An even wiser option: End the season now.
Fans won’t like it. Players and coaches will balk. A league with teams worth billions of dollars will talk about how it can’t afford to miss out on the television revenue. But it has come to this: For the sake of us all, stop play. Prepare instead for a return in the fall of 2021, when a vaccine has a chance to help life return to something close to normal.
Are N.F.L. games essential? Hardly.
Are teams based in communities brimming with infection? Indeed.
Do virus-infected players and staff members, even the ones who look and feel fine, add fuel to the fire in each of those communities? You bet.
It is possible to love the N.F.L. and stand against the arguments for continuing the patchwork approach heralded by football enablers fixated on profits.
For too long, they’ve normalized the threat.
The persistent risks of the virus — including possible damage to the heart and other organs — are rarely discussed. Positive test results get discussed as if Covid-19, the disease caused by the virus, is akin to a sprained ankle for young athletes.

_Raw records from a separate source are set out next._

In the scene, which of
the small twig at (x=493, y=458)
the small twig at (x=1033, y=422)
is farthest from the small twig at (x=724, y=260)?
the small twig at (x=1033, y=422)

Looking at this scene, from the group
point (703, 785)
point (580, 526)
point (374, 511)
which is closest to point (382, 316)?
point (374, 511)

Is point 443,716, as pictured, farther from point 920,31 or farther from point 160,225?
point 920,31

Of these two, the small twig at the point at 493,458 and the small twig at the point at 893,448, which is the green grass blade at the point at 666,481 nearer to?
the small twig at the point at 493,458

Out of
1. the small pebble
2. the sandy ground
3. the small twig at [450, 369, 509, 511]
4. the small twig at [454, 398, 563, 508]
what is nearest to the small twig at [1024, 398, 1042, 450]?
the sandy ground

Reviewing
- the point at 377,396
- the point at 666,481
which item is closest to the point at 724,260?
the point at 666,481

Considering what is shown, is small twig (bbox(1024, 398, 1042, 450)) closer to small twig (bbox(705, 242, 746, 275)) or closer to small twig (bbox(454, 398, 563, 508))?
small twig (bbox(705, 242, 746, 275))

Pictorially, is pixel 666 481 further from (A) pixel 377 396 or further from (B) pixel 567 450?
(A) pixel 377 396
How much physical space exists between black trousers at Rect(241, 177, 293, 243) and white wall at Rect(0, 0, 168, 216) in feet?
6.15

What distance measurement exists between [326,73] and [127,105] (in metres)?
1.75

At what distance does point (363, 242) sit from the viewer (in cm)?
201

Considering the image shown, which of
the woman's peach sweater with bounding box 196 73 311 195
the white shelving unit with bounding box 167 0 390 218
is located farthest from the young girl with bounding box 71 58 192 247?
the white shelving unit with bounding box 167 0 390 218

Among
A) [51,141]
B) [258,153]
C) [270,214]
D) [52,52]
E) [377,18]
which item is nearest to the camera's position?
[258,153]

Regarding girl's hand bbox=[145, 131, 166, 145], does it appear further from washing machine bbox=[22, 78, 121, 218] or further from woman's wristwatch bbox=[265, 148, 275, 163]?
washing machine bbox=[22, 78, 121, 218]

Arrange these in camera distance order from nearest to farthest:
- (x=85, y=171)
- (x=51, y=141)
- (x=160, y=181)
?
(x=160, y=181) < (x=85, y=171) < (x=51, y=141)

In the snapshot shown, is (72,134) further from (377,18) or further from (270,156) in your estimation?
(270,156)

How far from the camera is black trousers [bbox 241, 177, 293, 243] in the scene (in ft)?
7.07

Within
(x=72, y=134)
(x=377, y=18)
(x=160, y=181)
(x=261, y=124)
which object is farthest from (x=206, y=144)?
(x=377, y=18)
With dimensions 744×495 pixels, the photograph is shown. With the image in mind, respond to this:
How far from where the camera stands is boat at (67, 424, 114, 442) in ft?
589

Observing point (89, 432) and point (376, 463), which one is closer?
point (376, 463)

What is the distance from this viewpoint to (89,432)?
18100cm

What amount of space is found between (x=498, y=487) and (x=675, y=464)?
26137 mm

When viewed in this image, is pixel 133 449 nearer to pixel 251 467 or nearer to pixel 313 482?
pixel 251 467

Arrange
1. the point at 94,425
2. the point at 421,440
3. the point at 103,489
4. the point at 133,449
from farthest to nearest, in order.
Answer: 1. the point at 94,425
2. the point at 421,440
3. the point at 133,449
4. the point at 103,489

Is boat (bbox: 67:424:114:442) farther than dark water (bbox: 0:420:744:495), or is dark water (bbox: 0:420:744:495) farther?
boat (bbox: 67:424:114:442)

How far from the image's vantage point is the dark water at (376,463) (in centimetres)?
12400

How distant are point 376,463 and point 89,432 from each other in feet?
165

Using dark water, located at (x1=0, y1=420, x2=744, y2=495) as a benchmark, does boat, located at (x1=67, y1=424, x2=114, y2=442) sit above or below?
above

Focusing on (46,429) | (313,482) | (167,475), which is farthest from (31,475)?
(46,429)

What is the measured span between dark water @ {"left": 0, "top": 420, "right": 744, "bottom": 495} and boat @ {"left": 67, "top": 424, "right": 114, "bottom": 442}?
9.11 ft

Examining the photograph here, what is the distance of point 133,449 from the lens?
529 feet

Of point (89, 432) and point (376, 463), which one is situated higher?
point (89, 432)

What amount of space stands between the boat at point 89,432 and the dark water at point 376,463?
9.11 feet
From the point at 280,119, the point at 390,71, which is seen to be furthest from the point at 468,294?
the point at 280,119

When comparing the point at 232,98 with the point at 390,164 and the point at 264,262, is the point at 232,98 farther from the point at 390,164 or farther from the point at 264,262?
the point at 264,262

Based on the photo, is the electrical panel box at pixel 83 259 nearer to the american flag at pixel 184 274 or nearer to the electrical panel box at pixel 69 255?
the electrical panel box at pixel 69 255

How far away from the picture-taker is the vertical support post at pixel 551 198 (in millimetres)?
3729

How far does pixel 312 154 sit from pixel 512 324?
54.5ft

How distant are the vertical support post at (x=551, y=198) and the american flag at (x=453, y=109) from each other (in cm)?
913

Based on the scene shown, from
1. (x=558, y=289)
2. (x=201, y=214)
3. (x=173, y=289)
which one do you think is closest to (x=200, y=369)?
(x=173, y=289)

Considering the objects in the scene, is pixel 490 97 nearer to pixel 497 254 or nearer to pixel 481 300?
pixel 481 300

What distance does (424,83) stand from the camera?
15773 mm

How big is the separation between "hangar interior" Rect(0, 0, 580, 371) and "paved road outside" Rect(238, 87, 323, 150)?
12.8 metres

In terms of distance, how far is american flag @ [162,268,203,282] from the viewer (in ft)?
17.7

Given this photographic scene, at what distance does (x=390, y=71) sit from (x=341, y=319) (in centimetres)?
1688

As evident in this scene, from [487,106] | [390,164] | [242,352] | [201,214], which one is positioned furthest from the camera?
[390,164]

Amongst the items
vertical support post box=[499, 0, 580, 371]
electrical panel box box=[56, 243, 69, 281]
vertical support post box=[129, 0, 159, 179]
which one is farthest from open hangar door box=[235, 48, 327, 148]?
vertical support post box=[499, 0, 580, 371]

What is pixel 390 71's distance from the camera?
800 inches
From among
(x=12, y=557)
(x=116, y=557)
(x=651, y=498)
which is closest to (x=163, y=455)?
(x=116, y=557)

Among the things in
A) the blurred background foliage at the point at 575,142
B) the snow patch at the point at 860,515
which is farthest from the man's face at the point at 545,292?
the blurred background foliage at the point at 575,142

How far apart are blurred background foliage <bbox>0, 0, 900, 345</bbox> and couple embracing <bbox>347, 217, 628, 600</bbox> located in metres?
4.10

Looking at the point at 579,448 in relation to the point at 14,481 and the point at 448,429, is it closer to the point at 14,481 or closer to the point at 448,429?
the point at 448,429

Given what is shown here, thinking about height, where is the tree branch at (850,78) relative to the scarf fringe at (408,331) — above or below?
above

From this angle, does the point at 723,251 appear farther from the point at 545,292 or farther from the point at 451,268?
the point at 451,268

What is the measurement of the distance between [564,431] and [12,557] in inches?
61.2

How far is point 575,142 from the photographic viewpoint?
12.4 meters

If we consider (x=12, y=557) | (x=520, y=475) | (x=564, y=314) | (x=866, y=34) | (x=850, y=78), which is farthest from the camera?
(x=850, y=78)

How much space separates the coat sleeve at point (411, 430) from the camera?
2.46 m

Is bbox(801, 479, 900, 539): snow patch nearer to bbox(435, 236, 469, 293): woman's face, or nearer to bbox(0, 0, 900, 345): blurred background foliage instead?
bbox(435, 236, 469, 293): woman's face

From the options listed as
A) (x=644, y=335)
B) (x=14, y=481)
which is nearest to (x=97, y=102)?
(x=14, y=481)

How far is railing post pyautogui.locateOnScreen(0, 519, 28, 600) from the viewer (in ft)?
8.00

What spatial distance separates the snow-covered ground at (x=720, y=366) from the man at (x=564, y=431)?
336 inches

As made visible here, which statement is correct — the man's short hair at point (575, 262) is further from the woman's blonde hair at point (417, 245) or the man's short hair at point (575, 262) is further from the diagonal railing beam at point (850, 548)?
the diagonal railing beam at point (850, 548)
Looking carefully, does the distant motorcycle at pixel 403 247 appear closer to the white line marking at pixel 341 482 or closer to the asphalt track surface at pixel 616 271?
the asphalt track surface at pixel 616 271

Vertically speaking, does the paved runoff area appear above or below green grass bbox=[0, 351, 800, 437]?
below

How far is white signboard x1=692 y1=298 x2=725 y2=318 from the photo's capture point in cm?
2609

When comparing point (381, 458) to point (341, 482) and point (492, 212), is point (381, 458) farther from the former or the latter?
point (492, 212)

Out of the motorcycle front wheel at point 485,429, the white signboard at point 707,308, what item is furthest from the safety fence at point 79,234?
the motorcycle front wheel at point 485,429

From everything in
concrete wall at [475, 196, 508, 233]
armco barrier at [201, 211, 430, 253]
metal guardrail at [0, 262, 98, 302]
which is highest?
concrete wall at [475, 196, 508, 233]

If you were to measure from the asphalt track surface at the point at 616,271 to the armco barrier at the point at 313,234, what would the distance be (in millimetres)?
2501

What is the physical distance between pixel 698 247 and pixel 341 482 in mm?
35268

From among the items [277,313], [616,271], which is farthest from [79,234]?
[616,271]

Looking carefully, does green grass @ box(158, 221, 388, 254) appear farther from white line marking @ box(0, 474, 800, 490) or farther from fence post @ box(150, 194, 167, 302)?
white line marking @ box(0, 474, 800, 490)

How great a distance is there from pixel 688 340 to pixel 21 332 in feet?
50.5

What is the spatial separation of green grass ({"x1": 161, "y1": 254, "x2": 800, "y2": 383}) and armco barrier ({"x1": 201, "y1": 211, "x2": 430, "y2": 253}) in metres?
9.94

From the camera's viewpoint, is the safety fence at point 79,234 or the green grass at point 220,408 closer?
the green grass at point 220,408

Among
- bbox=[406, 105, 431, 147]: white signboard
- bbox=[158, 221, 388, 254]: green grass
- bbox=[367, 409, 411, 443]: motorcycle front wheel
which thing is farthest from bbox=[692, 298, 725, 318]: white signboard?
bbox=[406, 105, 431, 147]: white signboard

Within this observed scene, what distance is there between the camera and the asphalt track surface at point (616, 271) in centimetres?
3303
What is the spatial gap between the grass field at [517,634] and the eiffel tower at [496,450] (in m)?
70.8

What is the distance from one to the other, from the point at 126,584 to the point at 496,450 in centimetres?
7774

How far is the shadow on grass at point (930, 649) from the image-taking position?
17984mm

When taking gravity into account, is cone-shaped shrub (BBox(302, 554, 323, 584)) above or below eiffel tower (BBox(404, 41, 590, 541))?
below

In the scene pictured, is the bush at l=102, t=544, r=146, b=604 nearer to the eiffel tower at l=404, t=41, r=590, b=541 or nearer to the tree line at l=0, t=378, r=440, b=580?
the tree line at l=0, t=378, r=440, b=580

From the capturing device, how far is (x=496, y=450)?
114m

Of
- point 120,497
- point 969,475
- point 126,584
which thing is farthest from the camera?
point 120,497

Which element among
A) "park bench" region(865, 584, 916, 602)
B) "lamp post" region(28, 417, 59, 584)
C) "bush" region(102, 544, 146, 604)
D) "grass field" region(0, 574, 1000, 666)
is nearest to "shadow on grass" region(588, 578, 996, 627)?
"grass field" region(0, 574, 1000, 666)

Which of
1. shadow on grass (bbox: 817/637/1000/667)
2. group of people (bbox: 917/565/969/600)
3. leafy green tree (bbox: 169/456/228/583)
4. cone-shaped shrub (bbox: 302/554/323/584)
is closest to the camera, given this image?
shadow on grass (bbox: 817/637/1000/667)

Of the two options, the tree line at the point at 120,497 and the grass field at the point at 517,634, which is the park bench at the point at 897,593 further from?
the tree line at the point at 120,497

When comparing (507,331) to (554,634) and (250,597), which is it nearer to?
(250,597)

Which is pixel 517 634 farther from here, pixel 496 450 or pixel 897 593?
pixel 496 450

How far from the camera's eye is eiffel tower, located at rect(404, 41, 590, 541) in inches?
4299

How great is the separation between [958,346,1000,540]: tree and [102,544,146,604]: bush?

In a September column, as the season got underway, I posed hard questions. Is the return of our country’s most popular sport sending a false alert that we have almost conquered the virus? Is the N.F.L. joining in the deadly and premature message that we’re back, we can do what we want and the ordinary days of old are just around the bend?
It’s well worth thinking about such questions once again.
The death toll stood at 193,700 when I wrote that column. Think of that. All the grandparents, mothers, fathers, children, neighbors. Two months later, roughly 77,000 more have perished. That’s the equivalent of everyone at a packed Arrowhead Stadium in Kansas City, gone.
It is time to rethink our whole approach to this scourge. The N.F.L. would be an excellent place to start.